*Set exercise a*
Copy the spatial relation records word for word, starting at the line that contains "Gauging what is" and continuing through the final line of the records.

*Selected text*
--------
Frame Analysis and Onboarding

frame-analysis goffman onboarding dust-arg dual-fabrication process-intensity late-entry

Key Principle

Goffman's frame analysis, introduced as a methodological tool for studying ARGs "in the wild" (Ch. 8), reveals why ARGs produce onboarding barriers that conventional games do not. ARGs layer a gameplay frame onto ongoing social life rather than bracketing players inside a separate rule system. Searle's institutional model (Ch. 11) formalizes this: ARGs are "an overlay that adds to the other meanings and patterns of ongoing social life, not a system that replaces one code with another." When the gameplay frame collides with everyday frames -- social norms, professional obligations, public space conventions -- players and non-players alike struggle to interpret what is happening.
--------
*Set exercise b*
In the note on frame analysis and onboarding, condense the paragraph beginning "Goffman's frame analysis" into a short bulleted list that keeps its main facts.

(Spatial relation data)
--------
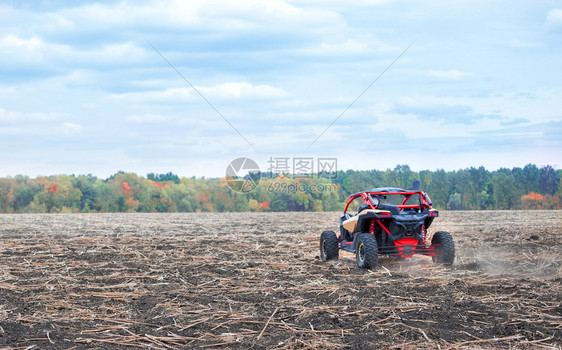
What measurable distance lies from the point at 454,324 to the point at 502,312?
3.29ft

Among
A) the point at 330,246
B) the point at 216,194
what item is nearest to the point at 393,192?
the point at 330,246

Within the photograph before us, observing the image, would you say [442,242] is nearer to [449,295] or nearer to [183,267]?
[449,295]

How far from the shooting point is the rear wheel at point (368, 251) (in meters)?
10.1

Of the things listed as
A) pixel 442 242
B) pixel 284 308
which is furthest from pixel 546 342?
pixel 442 242

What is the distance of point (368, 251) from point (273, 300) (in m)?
3.06

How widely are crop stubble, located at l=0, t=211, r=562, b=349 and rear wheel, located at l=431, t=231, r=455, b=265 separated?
29 centimetres

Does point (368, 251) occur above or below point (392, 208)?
below

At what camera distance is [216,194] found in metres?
72.8

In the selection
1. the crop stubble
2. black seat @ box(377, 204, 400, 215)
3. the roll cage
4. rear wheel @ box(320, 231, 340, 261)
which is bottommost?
the crop stubble

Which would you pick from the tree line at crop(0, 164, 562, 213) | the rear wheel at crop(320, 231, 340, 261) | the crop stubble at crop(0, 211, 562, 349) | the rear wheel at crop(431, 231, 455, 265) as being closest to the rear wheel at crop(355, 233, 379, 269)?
the crop stubble at crop(0, 211, 562, 349)

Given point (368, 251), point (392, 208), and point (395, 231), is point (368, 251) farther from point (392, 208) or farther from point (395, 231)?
point (392, 208)

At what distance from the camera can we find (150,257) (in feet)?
41.6

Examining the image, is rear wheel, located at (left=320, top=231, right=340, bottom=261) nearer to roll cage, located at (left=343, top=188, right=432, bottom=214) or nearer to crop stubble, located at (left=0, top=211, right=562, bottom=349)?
crop stubble, located at (left=0, top=211, right=562, bottom=349)

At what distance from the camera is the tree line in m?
67.8
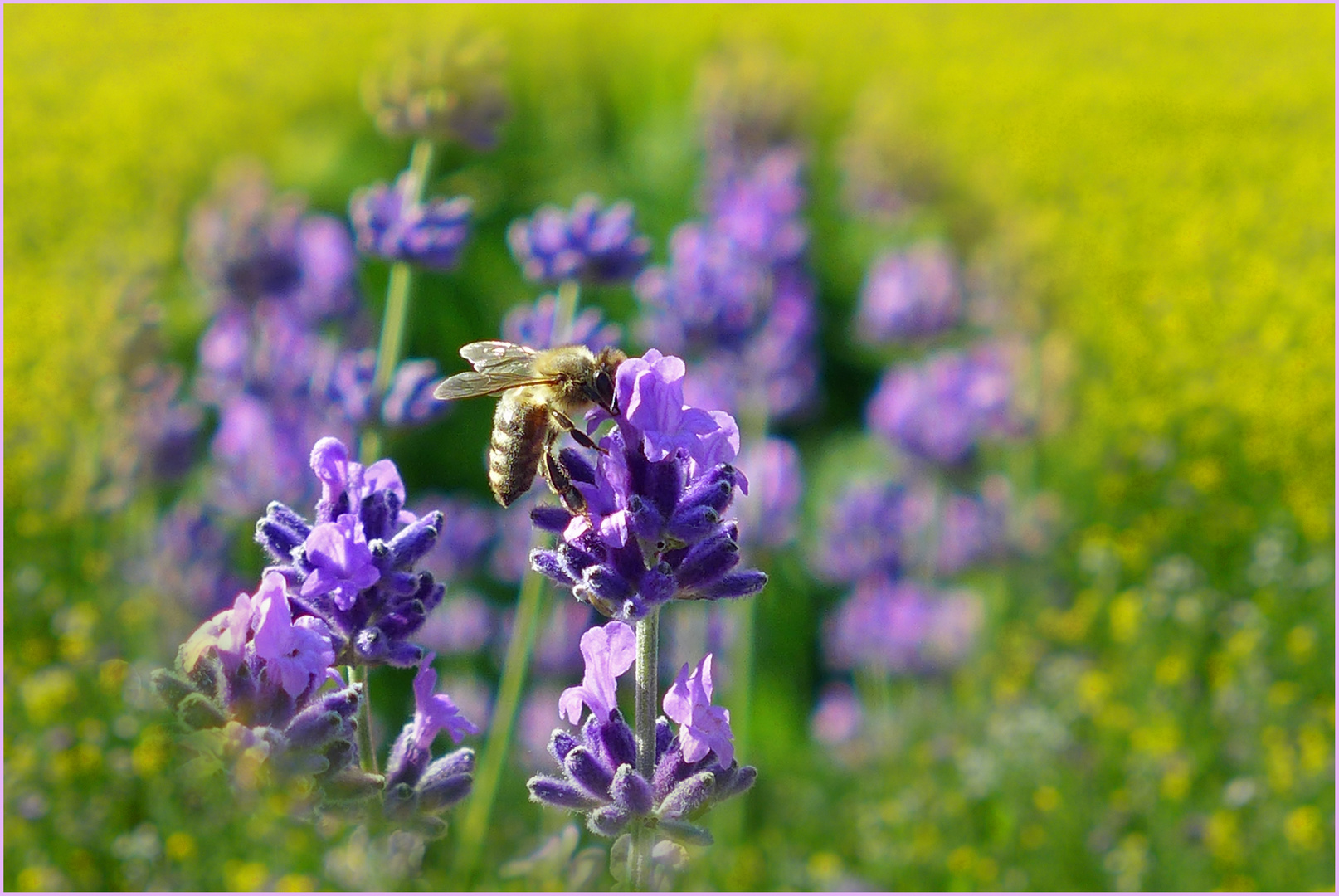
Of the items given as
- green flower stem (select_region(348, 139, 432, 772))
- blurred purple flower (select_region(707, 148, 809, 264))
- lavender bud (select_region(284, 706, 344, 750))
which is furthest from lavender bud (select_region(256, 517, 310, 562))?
blurred purple flower (select_region(707, 148, 809, 264))

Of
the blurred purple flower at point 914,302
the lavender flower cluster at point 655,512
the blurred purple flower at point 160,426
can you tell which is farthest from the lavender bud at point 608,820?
Result: the blurred purple flower at point 914,302

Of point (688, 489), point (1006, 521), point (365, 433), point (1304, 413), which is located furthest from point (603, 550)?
point (1304, 413)

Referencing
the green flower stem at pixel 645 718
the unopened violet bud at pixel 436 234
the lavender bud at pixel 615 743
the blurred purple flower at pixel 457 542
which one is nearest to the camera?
the green flower stem at pixel 645 718

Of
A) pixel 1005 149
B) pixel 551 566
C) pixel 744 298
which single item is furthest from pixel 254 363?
pixel 1005 149

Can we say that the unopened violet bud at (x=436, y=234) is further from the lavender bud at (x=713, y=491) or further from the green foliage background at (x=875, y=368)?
the lavender bud at (x=713, y=491)

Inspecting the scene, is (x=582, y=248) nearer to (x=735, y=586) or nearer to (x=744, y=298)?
(x=744, y=298)

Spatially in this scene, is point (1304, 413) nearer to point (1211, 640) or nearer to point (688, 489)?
point (1211, 640)

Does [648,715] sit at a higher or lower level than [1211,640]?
higher

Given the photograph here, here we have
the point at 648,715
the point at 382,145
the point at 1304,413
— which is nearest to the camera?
the point at 648,715
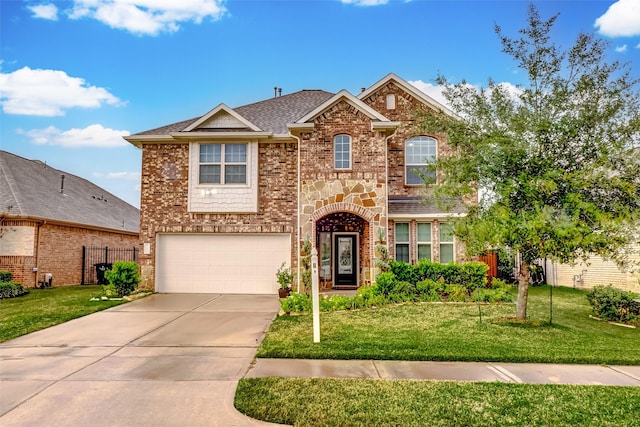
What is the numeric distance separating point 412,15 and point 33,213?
16.0m

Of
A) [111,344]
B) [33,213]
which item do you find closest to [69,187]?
[33,213]

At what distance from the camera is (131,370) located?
5699mm

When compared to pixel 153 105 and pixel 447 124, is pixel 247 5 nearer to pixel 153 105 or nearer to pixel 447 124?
pixel 447 124

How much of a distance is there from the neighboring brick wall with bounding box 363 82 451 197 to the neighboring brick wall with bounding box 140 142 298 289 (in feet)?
13.1

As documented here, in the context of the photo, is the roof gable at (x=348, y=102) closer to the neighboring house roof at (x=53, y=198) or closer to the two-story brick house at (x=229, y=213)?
the two-story brick house at (x=229, y=213)

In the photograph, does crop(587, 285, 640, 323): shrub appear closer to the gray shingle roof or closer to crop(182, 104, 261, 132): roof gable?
the gray shingle roof

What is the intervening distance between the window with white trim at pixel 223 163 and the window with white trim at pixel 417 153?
20.7 feet

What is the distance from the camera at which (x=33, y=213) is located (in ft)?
51.7

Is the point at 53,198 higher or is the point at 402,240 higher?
the point at 53,198

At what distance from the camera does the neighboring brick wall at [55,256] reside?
15500 millimetres

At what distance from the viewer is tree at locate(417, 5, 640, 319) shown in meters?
8.02

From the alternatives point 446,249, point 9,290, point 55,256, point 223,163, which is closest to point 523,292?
point 446,249

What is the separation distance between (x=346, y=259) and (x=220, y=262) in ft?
15.5

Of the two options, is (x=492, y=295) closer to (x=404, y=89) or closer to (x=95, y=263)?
(x=404, y=89)
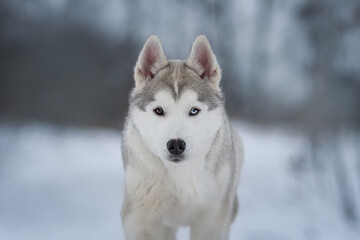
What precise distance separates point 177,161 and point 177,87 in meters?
0.61

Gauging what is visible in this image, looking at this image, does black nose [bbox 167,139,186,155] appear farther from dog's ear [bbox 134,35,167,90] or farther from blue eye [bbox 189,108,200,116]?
dog's ear [bbox 134,35,167,90]

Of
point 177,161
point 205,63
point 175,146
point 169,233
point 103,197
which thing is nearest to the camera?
point 175,146

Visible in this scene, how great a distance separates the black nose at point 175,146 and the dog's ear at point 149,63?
0.80 m

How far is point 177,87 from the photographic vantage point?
3.35 metres

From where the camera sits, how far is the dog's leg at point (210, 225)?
--------
*Exercise result a*
Gauging what is visible in this image, looking at this image, does black nose [bbox 167,139,186,155] appear farther from dog's ear [bbox 134,35,167,90] or farther from blue eye [bbox 189,108,200,116]?
dog's ear [bbox 134,35,167,90]

Of
point 177,161
point 205,63
point 175,146
point 169,233
point 103,197
which thing is nearest to the camera?
point 175,146

Visible in this scene, how great a distance separates the black nose at point 175,146 and the dog's ear at point 149,63?
0.80 m

How far is point 177,87 from the photographic vantage point?
3.35 metres

From where the camera sits, how far is the dog's leg at point (210, 225)?

*Exercise result b*
- Goffman's frame analysis, introduced in Ch. 8 as a method for studying ARGs "in the wild," shows why ARGs create onboarding barriers that conventional games do not.
- ARGs layer a gameplay frame onto ongoing social life instead of enclosing players in a separate rule system.
- Searle's institutional model (Ch. 11) formalizes this, calling ARGs "an overlay that adds to the other meanings and patterns of ongoing social life, not a system that replaces one code with another."
- When the gameplay frame collides with everyday frames such as social norms, professional obligations, and public space conventions, both players and non-players struggle to interpret what is happening.